Materazzi su Bastoni: «Gli direi di restate all’Inter, sappiamo quanto sia interista. È stato un anno tribolato ma il suo valore non si discute»

Materazzi parla di Bastoni: «Gli direi di restate all’Inter, è interista. È stato un anno tribolato ma il suo valore non si discute»
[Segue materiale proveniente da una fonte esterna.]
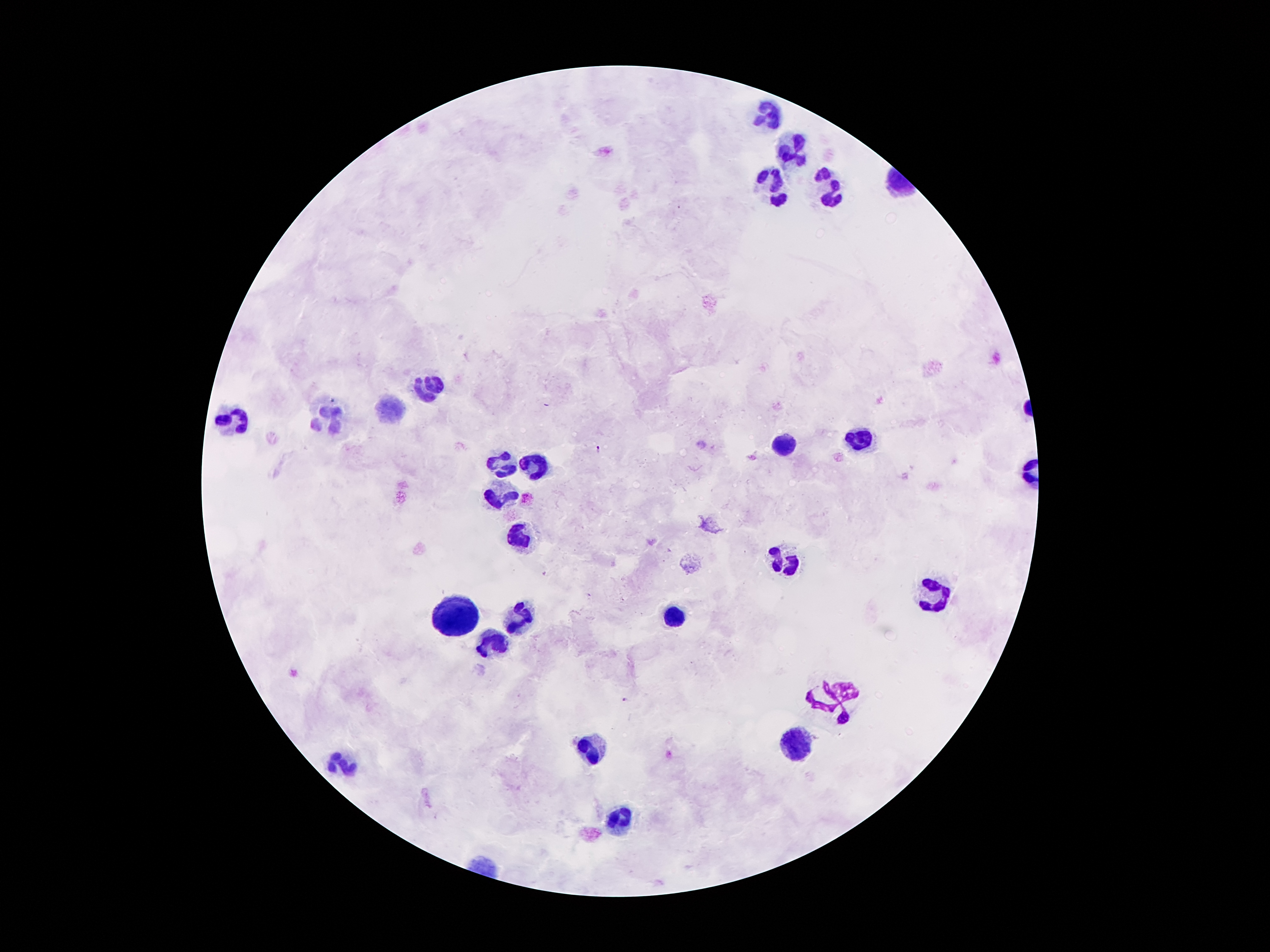
Approximate centers as [x, y] in pixels. Leukocyte locations: [766, 115], [792, 148], [827, 185], [769, 187], [433, 386], [393, 410], [228, 421], [328, 424], [858, 439], [781, 446], [501, 465], [531, 465], [500, 498], [519, 539], [781, 559], [935, 595], [459, 614], [519, 615], [671, 616], [494, 641], [832, 700], [797, 746], [589, 748], [344, 762], [622, 814]. Plasmodium parasite locations: [600, 450], [627, 699]. Single field of view. 100x magnification. Thick peripheral-blood smear. Photographed through the microscope eyepiece with a smartphone camera. Image is 1270×952 pixels. Giemsa-stained preparation. Patient malaria status: positive for Plasmodium falciparum.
A margine dell’evento benefico organizzato dalla Lega Serie A, Marco Materazzi ha affrontato le domande dei cronisti soffermandosi in particolare sulla situazione di Alessandro Bastoni. L’ex numero 23 nerazzurro, da sempre molto vicino alle dinamiche dell’Inter, ha espresso grande stima per il difensore classe ’99, sottolineando come il legame tra il giocatore e il club resti un punto fermo nonostante una stagione caratterizzata da alti e bassi.

Materazzi ha ribadito che il ruolo di Bastoni nello scacchiere interista rimane centrale: le difficoltà dell’ultimo campionato non ne hanno scalfito l’importanza tecnica e identitaria. Proprio la forte appartenenza alla maglia, evidenziata con decisione dal campione del mondo, rappresenta secondo lui la base su cui l’Inter deve continuare a costruire il proprio futuro, puntando su pilastri che incarnano davvero lo spirito nerazzurro.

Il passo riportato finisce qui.